From 1850 — The First Accurate Description of Early Flamenco Singing by Gevaert – translated with comments by Brook Zern
Long ago, I posted something from a Spanish magazine, a report on flamenco in 1850 as written by Gevaert, a noted Belgian musicologist of that era. Here’s a brief excerpt, starting with the words of the modern-day author Arie Sneeuw and then quoting Gevaert:
“Finally, we have the brief description, already referred to the repertoire in totality, of the use of the voice and the tesitura characteristic of cante flamenco:
‘What also testifies to the Arab origin of these cantos is the guttural and cut-off, interrupted (entrecortada) way of singing — a way that seems to be compulsory (de rigor) for all of them.

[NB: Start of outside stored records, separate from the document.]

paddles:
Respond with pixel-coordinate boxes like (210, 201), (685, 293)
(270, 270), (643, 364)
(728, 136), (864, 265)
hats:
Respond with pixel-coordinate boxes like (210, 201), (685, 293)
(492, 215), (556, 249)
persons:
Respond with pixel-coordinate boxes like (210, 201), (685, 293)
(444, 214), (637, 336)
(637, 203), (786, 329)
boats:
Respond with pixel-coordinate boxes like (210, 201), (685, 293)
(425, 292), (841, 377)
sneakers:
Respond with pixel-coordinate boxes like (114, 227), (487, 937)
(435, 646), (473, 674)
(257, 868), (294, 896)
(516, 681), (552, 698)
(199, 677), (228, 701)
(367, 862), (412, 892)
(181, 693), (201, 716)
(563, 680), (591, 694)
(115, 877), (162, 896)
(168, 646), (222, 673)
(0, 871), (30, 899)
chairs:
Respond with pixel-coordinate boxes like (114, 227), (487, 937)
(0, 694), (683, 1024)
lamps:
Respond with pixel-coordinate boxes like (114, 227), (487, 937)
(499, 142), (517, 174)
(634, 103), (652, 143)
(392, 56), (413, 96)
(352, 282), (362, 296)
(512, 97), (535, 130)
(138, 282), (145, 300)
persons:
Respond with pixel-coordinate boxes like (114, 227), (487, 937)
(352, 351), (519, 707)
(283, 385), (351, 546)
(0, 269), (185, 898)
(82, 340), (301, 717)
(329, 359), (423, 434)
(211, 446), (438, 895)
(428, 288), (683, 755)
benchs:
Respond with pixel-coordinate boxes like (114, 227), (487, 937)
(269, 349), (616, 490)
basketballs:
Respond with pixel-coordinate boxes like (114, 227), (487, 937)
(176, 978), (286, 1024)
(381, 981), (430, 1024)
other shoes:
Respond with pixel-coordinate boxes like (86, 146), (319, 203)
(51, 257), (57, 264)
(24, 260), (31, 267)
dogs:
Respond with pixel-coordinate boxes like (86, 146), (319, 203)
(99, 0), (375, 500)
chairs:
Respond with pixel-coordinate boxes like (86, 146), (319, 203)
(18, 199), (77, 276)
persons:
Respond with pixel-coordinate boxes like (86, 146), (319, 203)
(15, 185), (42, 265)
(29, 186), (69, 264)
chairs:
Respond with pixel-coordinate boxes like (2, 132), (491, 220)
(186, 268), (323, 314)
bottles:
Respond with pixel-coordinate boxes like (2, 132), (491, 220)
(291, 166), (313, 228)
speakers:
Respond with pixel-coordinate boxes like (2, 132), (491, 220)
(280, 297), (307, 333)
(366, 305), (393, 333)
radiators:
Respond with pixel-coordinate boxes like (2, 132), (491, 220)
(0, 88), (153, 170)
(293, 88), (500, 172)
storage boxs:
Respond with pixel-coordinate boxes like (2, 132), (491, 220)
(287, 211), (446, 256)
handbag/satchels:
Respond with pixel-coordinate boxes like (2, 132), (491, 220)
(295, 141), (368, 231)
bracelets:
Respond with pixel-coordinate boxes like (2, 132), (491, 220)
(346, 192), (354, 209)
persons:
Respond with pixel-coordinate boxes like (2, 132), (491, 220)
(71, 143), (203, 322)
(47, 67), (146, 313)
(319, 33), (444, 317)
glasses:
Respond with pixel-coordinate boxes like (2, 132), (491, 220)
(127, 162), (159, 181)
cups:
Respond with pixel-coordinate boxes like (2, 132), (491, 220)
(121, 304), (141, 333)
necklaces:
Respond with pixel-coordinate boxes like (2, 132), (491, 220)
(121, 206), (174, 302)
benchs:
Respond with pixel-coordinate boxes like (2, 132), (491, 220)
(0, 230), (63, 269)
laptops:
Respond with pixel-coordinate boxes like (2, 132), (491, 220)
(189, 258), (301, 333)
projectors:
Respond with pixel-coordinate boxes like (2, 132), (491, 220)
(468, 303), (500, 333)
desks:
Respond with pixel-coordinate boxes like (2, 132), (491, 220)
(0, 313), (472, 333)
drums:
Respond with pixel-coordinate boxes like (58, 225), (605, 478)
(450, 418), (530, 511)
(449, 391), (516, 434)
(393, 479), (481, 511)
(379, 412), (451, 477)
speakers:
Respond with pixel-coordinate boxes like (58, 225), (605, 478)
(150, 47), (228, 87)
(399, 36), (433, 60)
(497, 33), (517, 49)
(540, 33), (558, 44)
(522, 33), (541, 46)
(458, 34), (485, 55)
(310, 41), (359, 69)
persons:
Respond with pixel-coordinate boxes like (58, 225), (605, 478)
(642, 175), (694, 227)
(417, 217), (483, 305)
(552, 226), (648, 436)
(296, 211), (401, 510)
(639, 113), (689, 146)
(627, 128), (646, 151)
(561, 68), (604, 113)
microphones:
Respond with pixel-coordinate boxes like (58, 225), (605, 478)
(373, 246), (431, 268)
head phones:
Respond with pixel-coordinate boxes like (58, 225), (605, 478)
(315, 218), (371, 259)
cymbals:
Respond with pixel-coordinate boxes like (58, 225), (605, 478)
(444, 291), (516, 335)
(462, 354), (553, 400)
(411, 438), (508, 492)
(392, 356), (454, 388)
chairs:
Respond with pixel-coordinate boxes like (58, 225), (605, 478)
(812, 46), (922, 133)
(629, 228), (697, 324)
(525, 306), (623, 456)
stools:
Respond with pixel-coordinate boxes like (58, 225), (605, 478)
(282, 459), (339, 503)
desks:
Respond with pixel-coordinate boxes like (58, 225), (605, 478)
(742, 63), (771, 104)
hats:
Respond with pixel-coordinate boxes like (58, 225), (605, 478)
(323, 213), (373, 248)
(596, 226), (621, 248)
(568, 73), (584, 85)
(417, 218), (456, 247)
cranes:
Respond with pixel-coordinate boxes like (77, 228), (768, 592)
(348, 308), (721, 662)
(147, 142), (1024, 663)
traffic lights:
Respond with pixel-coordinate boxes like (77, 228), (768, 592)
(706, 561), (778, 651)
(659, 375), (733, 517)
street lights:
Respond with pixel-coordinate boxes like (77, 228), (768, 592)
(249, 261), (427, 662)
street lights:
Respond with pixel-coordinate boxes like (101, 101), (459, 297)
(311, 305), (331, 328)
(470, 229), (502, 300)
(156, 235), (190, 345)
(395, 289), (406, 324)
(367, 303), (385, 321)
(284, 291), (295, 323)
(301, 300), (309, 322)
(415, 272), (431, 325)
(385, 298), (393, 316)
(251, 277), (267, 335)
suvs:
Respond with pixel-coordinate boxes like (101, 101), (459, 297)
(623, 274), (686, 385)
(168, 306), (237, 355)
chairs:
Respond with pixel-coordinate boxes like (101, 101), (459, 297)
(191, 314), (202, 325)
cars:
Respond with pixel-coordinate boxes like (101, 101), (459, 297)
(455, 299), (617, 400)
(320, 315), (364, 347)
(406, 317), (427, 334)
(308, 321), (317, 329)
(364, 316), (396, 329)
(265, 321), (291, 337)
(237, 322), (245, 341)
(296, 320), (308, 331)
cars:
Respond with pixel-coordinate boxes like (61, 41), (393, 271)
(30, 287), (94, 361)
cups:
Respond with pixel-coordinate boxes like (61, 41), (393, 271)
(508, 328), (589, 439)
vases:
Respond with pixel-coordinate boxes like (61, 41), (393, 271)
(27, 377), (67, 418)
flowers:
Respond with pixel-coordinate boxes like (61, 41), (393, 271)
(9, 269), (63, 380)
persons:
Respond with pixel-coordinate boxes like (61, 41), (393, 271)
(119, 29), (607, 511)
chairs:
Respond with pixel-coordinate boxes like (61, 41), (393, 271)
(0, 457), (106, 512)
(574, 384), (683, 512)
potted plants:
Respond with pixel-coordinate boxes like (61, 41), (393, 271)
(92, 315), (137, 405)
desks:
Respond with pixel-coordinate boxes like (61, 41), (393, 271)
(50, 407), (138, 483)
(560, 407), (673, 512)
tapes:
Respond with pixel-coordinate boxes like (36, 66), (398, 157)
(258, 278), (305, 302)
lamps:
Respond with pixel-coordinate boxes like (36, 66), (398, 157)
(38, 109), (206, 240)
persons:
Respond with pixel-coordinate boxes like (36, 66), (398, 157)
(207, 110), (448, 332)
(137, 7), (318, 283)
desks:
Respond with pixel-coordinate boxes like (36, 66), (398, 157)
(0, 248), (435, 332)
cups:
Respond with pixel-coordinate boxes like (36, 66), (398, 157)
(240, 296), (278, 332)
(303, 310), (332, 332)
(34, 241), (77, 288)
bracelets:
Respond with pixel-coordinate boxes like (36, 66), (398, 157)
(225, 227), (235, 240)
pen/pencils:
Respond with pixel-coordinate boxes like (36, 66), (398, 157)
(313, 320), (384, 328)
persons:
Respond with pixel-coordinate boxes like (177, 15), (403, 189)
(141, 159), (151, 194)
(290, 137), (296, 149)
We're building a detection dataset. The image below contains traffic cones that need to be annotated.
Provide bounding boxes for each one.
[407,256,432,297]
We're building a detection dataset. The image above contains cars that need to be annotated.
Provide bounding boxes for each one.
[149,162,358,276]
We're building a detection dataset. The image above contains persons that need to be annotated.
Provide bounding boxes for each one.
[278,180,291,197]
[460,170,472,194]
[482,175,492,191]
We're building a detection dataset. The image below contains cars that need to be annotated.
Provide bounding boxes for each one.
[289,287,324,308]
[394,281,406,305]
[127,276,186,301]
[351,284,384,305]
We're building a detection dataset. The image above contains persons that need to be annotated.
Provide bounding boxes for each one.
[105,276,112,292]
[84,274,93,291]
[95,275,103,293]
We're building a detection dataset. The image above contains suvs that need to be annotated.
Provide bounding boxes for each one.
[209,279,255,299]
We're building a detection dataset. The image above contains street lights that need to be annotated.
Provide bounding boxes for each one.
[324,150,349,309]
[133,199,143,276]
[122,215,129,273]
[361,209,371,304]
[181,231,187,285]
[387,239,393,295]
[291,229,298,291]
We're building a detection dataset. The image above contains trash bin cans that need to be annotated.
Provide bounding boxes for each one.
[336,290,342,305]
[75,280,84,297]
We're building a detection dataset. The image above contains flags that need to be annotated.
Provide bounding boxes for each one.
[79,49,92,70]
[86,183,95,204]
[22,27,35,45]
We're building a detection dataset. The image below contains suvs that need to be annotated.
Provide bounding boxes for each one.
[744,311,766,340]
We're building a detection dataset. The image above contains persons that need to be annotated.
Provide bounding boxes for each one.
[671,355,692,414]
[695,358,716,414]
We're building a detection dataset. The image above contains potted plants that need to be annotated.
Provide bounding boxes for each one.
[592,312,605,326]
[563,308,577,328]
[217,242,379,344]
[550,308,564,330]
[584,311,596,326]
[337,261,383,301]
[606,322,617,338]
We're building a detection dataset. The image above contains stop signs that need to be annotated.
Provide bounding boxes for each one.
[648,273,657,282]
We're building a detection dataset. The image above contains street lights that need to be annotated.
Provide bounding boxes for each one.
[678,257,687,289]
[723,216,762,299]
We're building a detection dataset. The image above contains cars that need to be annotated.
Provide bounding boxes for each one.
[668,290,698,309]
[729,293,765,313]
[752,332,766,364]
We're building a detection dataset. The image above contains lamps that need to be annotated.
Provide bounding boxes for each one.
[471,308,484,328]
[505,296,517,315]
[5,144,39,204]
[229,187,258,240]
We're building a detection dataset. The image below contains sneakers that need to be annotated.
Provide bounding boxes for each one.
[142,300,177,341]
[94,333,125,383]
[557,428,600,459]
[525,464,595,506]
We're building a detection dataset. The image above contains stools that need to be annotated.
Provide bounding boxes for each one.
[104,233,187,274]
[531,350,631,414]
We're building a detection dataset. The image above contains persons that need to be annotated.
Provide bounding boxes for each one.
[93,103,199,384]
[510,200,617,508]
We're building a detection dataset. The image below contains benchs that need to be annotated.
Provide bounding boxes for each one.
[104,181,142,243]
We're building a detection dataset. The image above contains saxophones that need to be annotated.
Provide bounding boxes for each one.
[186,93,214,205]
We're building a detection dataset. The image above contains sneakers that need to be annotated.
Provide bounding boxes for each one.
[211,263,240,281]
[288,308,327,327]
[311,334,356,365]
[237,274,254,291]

All of this music is sung in the highest registers of the voice, and it is not uncommon to hear the entrada (entrance passage) of a cana or of a fandango done with a C-note from the chest (realizada con un do de pecho).’
(Sneeuw then says): “Since starting a phrase with a C from the chest is probably the most difficult way of doing any type of singing, this passage, together with the one above which refers to breathing, gives us an idea of the demands that were placed on singers in those days — or that they imposed upon themselves, since one would customarily implicate the other.
On the other hand, the somewhat forced tesitura which the cante demanded — and which to a greater or lesser degree it still demands today — seems to be a natural corollary of the descending melodic line, as commented on earlier.”
End of excerpt. Again, it seems that a high voice has been part of flamenco, certainly of professional flamenco, for a long time. I’ve gotten a vague impression that the impetus for this might be related to Italian operatic style, though of course there is no other Italianate influence in flamenco song (I hope.)